Outdoor Hub mobile, the outdoor information engine


----------



## Mister ED (Apr 3, 2006)

Seaarkshooter said:


> 16ft. Radisson camo canoe with 6 person or 660# payload...........
> 
> JUST DO NOT STAND UP IN IT WHEN FLOATING DOWN A RIVER SIDEWAYS!


I was just gonna ask, how in the H did you dump that canoe!!! But now I understand. 

I use a 13 or 14 foot sq stern Meyers Sportspal. Basically the same design as the Radisson that Seaark has.
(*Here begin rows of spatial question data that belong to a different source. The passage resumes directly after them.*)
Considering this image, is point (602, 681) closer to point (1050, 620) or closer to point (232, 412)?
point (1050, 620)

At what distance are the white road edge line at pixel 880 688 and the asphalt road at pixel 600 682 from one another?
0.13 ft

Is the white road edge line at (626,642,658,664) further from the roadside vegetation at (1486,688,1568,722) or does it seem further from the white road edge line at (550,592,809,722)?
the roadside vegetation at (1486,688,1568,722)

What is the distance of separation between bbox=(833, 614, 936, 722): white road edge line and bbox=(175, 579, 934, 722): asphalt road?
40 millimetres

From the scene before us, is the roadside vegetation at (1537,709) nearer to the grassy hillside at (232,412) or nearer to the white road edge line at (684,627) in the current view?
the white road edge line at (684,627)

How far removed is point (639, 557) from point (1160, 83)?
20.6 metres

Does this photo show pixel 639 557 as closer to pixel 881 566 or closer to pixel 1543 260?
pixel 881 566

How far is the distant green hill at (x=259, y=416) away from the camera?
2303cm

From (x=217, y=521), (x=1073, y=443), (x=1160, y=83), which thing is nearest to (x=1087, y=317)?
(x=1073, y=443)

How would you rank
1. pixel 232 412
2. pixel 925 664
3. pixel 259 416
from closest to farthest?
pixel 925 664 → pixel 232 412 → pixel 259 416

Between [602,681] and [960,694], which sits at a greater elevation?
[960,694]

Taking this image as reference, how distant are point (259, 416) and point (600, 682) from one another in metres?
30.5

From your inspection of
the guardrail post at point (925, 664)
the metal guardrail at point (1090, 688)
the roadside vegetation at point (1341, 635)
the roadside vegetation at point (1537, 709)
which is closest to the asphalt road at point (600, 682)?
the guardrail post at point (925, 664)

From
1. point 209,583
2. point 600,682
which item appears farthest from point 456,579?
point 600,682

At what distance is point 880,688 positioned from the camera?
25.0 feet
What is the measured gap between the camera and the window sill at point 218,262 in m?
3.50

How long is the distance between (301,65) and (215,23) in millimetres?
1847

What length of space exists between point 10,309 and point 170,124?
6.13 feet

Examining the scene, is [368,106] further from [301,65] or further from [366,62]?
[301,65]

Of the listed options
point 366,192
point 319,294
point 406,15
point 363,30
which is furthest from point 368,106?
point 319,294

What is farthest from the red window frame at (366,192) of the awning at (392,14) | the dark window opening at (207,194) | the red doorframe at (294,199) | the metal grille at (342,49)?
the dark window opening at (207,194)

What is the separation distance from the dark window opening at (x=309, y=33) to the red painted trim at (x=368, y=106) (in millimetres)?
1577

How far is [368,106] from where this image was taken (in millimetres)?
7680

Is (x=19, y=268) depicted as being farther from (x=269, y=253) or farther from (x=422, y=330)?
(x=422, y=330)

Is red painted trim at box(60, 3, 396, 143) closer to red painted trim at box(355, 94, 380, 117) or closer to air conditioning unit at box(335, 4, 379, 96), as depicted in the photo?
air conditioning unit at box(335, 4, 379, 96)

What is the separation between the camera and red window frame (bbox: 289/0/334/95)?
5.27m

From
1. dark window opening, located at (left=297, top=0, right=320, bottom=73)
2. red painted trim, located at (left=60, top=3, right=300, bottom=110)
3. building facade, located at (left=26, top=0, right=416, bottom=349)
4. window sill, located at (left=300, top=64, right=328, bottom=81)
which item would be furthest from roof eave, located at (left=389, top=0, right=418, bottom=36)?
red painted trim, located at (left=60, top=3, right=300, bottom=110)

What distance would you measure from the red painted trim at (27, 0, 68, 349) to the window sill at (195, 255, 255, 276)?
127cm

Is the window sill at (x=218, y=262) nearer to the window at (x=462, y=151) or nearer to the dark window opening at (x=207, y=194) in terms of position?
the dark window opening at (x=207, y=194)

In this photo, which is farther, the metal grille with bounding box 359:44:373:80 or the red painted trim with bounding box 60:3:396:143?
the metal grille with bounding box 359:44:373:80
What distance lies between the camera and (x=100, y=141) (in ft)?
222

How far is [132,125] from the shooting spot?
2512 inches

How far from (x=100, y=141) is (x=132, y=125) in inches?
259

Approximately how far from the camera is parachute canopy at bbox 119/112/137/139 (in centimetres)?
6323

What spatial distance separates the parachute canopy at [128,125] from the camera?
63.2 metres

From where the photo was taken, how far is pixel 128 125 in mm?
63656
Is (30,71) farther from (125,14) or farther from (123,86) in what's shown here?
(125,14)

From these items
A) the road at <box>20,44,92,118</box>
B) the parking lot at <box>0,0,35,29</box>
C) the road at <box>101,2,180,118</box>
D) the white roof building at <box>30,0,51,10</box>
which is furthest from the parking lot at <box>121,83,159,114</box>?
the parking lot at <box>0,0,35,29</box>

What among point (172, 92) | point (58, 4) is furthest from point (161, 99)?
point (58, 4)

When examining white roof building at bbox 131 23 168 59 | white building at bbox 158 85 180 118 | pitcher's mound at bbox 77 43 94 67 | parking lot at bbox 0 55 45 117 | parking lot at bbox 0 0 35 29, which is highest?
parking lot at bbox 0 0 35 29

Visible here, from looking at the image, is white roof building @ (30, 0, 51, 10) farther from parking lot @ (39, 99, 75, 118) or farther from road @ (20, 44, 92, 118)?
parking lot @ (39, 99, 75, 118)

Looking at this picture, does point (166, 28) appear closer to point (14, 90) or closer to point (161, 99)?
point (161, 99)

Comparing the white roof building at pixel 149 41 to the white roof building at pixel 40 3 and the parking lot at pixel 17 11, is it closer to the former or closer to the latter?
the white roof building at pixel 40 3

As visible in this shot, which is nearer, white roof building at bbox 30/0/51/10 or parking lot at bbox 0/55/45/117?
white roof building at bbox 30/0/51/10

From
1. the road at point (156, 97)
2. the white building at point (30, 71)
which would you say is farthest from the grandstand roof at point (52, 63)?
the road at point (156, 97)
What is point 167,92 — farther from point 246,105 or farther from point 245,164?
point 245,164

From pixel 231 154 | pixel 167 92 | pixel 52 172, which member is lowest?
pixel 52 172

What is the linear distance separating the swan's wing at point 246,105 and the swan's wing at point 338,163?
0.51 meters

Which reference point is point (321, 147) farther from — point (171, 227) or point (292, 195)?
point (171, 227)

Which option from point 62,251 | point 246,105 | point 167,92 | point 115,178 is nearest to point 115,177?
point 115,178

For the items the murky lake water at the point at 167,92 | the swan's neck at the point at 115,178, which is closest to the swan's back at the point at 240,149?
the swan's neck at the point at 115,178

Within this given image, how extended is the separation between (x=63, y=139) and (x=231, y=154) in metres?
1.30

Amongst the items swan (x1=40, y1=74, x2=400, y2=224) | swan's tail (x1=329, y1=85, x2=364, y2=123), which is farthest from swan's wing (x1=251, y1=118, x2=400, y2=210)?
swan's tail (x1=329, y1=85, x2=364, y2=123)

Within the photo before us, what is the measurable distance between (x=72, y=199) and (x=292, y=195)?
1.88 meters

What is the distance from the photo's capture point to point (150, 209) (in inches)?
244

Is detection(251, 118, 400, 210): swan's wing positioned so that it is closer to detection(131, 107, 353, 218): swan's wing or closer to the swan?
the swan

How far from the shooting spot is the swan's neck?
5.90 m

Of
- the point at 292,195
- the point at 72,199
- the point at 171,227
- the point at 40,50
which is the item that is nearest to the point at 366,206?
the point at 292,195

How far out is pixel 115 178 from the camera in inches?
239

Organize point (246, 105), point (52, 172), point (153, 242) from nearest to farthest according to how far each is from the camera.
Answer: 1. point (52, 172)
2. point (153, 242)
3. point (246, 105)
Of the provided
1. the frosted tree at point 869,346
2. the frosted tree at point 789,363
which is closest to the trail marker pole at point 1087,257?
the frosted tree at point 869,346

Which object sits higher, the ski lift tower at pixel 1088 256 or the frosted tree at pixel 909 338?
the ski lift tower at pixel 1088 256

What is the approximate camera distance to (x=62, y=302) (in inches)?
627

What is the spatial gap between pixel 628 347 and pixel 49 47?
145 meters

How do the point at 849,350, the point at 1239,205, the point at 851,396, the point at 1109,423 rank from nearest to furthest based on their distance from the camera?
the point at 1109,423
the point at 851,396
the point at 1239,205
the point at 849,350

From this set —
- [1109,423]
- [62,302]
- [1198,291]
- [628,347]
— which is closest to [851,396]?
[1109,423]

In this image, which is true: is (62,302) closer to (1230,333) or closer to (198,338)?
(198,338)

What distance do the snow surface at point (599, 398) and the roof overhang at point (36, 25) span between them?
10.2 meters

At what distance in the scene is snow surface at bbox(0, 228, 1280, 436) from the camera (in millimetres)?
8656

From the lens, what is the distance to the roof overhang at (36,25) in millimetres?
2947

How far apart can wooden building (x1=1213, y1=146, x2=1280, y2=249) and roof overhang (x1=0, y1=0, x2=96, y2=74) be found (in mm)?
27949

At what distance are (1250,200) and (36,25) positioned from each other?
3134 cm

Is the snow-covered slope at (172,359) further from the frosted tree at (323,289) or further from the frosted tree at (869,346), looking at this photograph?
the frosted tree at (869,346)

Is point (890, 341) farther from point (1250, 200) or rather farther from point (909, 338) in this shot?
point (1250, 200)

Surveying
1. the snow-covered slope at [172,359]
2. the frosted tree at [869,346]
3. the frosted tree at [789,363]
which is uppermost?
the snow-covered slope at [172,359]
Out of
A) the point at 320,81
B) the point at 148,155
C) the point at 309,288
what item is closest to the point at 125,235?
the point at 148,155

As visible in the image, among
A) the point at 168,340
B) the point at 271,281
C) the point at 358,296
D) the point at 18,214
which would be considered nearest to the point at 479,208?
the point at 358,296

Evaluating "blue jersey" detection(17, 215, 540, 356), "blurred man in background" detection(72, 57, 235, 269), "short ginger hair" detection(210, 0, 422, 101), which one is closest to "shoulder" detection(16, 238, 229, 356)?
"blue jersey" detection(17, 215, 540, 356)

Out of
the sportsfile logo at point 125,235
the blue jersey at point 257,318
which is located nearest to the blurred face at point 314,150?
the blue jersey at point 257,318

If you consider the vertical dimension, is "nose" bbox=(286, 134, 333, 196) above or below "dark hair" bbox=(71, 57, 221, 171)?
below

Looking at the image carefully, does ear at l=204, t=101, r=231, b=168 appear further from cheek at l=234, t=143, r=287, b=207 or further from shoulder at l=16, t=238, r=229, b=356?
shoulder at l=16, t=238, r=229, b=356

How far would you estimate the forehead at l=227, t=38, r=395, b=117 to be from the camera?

I've never used it on a moving river ... generally lake/pond/canal and have never had motor on it.


----------



## Fur-minator (Nov 28, 2007)

I use a 16 ft. square stern canoe. (unknown brand)

It works well for trapping and I use it in all types of water.


----------



## hillbillie (Jan 16, 2011)

Earlier this year I picked up a used Meyers Sportspal canoe model S11,excellant shape for $350
weight is only 48# and @ 56 years old I have no problem carrying it or loading in the bed of a pick-up myself.

The wife and I just done a float down the Mason Tract / S.Branch AuSable,she in her kayak and me in the canoe.I carried the cooler, fly rod and dry bag.Sort of a test run for waterfowl hunting and trapping.The canoe was very stable and handled great.I'm thinking fall / early winter with a pair of hip boots.

I quietly floated (paddling only when necessary) past trout, ducks,raccoon,muskrats and deer.This was mid day,12 to 7 ,July 4th 90 degrees.Only seen five other groups floating the river.

For more info Goggle: Sportspal canoe 

Now I need to find a small gas motor


----------



## motorcityhtps (Mar 1, 2010)

The rectangle floats, but the 4hp is a turd on that thing :lol: I even caught a bucketmouth out in the heat yesterday. I imagine that it would scream on a square stern though. Time for craigslistdetroit/barter 

Thanks for the help guys.


----------



## Beaverhunter2 (Jan 22, 2005)

I have a 13' Golden Hawk with the motor mount. Won it in the 1991 MTA Raffle. It's had a hard life but I love it.

John


----------



## motorcityhtps (Mar 1, 2010)

Beaverhunter2 said:


> t's had a hard life but I love it.


With the numbers you put up I can only imagine the abuse your poor canoe has to endure :lol:


----------